TÂCHE DEMANDÉE A: Mettez à jour le passage de l'exposé sur la notion de devoir qui commence par « Il y a ce que » et se poursuit jusqu'à « justifier une contrainte. ». Remplacez-y « créancier » par « prêteur ».
TÂCHE DEMANDÉE B: Rédigez la suite de l'exposé sur la notion de devoir en reprenant après sa dernière ligne.

La notion de devoir peut avoir plusieurs sens. Au sens premier il s'agit d'une dette : je dois quelque chose à quelqu'un. Mais le sens s'est diversifié. On peut employer le terme de devoir pour considérer ce qui "doit" arriver, on parle alors de nécessité : on doit mourir un jour. On peut aussi parler d'une contrainte, c'est à dire ce qui ne relève pas de la nécessité physique mais de l'obéissance imposée : on doit parfois céder à la force. Mais on sent que le devoir implique autre chose, une connotation morale, et c'est cela qui pose véritablement problème : qu'est-ce qui pourrait faire qu'un humain, sans y être contraint par la force "doive" faire quelque chose ? On verra qu'on peut facilement considérer le devoir comme le réciproque du droit, mais qu'au-delà de cette réciprocité, il y a une vraie difficulté : le devoir n'est-il que le nom d'une obligation inscrite dans un conditionnement culturel ou bien avons-nous la possibilité, au-delà de la diversité "des devoirs» de considérer un devoir structurellement humain ?

 

 

 

I/  DE LA NEGATION DE TOUT DEVOIR A LA COHERENCE DU DROIT

 

 

 

A) Les soupçons sur la notion de devoir

 

 

 

1) Le devoir, stratégie qui fait passer une contrainte pour une nécessité.

 On pourrait mettre en doute la notion de devoir parce qu’elle entretient une confusion entre la contrainte et la nécessité.

 Il y a ce que l’on doit accepter parce qu’il ne peut en être autrement, et ce qui n’est qu’un rapport de pouvoir, institutionnalisé ou non. L’exemple le plus évident est la notion de dette. Lorsqu’on dit que l’on doit payer ses dettes, c’est un aspect d’une contrainte envers un créancier, en aucun cas une nécessité physique (comme lorsqu’on dit qu’on doit mourir un jour) et un devoir moral discutable (surtout si on en hérite comme les habitants de pays endettés)

 

2) Le devoir comme façon masquée de justifier une contrainte.

DONNÉES FOURNIES:
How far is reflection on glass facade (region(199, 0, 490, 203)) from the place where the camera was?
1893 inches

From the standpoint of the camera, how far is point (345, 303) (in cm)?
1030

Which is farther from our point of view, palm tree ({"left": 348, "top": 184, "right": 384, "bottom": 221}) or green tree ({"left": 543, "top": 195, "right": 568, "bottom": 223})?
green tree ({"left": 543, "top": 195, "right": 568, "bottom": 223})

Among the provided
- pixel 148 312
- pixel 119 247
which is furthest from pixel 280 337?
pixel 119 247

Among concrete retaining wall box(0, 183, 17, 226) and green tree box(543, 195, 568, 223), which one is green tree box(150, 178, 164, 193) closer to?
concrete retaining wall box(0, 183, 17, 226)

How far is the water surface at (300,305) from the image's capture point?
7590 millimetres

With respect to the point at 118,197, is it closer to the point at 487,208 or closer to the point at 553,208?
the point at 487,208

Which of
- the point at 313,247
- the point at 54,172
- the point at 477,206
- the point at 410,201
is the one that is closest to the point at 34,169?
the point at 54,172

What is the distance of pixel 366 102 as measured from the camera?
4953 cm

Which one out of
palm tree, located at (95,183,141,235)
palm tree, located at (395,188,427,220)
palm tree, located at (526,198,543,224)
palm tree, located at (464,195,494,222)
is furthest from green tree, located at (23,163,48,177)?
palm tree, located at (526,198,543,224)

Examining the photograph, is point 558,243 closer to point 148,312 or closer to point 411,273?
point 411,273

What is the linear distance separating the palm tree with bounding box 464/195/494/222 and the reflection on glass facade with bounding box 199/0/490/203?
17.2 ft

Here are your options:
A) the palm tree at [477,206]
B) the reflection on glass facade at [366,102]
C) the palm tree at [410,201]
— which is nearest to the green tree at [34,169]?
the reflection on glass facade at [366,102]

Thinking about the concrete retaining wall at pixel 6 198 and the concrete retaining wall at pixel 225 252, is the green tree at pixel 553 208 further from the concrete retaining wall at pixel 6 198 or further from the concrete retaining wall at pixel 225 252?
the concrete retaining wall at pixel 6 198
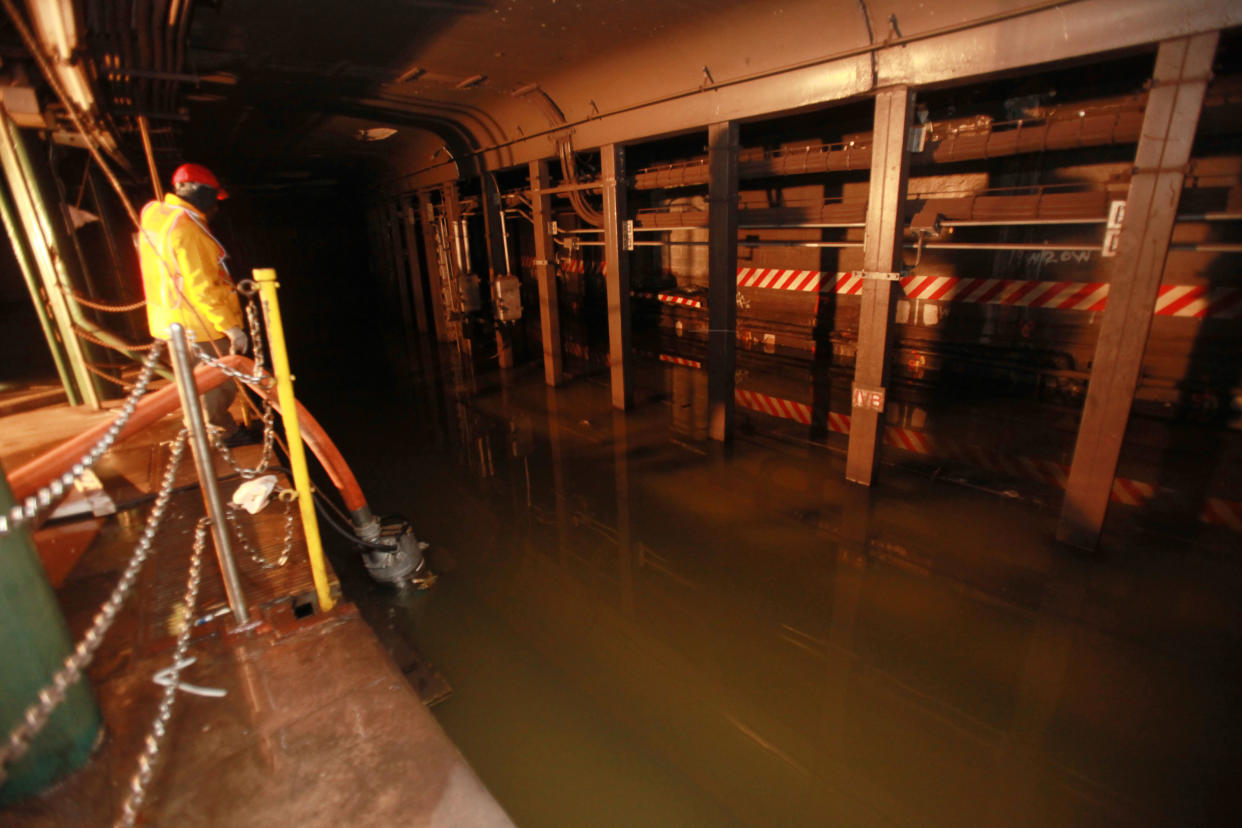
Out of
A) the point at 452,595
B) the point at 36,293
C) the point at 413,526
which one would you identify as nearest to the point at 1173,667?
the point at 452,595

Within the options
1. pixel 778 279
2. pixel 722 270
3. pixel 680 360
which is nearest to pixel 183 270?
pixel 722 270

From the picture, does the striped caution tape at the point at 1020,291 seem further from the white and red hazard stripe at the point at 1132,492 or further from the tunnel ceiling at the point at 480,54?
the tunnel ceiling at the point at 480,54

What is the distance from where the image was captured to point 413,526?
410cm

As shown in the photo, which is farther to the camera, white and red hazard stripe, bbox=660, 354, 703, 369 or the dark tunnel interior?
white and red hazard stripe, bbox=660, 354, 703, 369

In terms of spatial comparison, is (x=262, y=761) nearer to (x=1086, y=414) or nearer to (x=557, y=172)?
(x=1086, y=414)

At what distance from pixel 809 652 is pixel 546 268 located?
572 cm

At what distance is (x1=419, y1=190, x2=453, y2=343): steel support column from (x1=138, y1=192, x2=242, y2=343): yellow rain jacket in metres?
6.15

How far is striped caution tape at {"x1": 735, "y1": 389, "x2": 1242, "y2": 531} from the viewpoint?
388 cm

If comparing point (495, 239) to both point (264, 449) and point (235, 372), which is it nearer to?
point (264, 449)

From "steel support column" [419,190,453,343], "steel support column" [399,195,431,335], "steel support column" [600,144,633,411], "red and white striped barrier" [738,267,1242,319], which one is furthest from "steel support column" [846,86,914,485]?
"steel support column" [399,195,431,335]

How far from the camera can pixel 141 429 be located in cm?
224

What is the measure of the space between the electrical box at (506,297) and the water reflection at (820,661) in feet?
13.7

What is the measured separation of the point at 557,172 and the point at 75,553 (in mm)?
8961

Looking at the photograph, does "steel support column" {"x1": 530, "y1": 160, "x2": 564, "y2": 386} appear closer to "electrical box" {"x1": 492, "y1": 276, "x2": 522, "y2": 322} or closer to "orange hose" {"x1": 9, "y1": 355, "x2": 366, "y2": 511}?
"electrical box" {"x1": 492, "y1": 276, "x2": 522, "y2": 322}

==

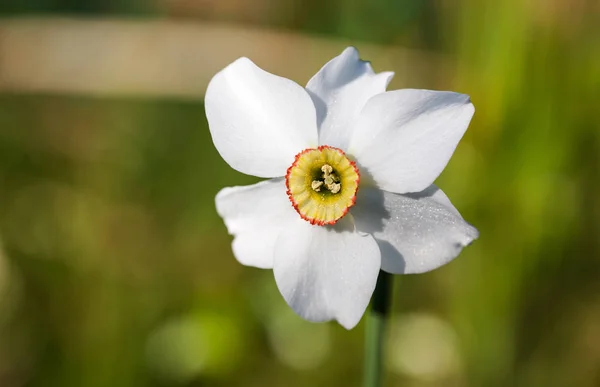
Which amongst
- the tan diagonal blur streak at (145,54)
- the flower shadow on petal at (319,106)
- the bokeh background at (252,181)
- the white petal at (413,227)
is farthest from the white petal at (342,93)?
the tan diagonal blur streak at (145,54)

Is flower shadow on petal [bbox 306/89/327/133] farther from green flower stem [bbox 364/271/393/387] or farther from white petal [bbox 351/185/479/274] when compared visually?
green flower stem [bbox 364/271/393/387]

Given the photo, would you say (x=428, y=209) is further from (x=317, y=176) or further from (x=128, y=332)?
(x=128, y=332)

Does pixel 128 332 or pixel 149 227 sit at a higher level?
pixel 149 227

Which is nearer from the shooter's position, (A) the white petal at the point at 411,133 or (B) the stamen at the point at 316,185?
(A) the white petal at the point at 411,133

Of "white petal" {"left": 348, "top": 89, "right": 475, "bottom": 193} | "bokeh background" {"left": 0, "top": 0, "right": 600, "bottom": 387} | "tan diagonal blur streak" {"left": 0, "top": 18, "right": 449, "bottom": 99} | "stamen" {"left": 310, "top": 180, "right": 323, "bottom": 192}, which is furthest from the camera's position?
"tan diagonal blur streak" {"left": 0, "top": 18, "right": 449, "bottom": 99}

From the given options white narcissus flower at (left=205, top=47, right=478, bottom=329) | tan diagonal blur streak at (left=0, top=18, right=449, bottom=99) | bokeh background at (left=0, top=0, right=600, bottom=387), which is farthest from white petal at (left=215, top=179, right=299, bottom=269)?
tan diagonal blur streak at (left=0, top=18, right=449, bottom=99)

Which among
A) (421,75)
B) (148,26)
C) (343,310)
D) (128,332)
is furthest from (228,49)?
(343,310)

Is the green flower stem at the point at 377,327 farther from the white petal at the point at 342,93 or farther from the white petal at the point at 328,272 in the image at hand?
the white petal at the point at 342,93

RÉSULTAT A:
Il y a ce que l’on doit accepter parce qu’il ne peut en être autrement, et ce qui n’est qu’un rapport de pouvoir, institutionnalisé ou non. L’exemple le plus évident est la notion de dette. Lorsqu’on dit que l’on doit payer ses dettes, c’est un aspect d’une contrainte envers un prêteur, en aucun cas une nécessité physique (comme lorsqu’on dit qu’on doit mourir un jour) et un devoir moral discutable (surtout si on en hérite comme les habitants de pays endettés)

 

2) Le devoir comme façon masquée de justifier une contrainte.

RÉSULTAT B:
 Si on parvient à convaincre une personne qu’il est de son devoir de nous obéir, alors il sera plus facile à contrôler, mais cela relativise l’authenticité des devoirs : « le plus fort ne l'est jamais assez s'il ne transforme le droit en force et l'obéissance en devoir" dit Rousseau dans Le contrat social. Toute la stratégie des puissants va être de faire passer la soumission à leur force pour un devoir de la part des soumis, afin d’éviter la révolte. Etrangement cette propagande a été efficace politiquement et socialement. On a par exemple efficacement convaincu les femmes qu’il était de leur devoir d’obéir, souvent par l’intermédiaire de préceptes religieux : « le chef de tout homme, c'est le Christ ; le chef de la femme, c'est l'homme » Saint Paul Epitre aux corinthiens 11 : 2  ou bien « Les hommes ont la prééminence ou l’autorité sur les femmes à cause des privilèges par lesquels Allah a favorisé ceux-là » Le Coran, Sourate 4, V 34

 Lorsque les personnes éprouvent qu’une obéissance  à des préceptes ou des personnes est un devoir, on peut soupçonner l’effet d’une stratégie de domination qui a réussi.

  

3) Le caractère conventionnel du devoir

 La nature ignore tout devoir, un vivant n'a comme but que de persévérer dans son existence, ce qui peut le conduire à prendre la vie d'un autre, voire à lui imposer sa puissance. "Vivre c'est essentiellement dépouiller, blesser, violenter le faible et l'étranger" Nietzsche Par-delà le bien et le mal § 259. Dans la même optique un Calliclès parle d'une "justice selon la nature", et le marquis de Sade évoque la destruction est une des premières lois de la nature cf. Texte 2 dans le manuel.

 Tout devoir va donc apparaître comme artificiel, conventionnel, s'imposer par la volonté des hommes, il ne saurait y avoir de devoir de fait.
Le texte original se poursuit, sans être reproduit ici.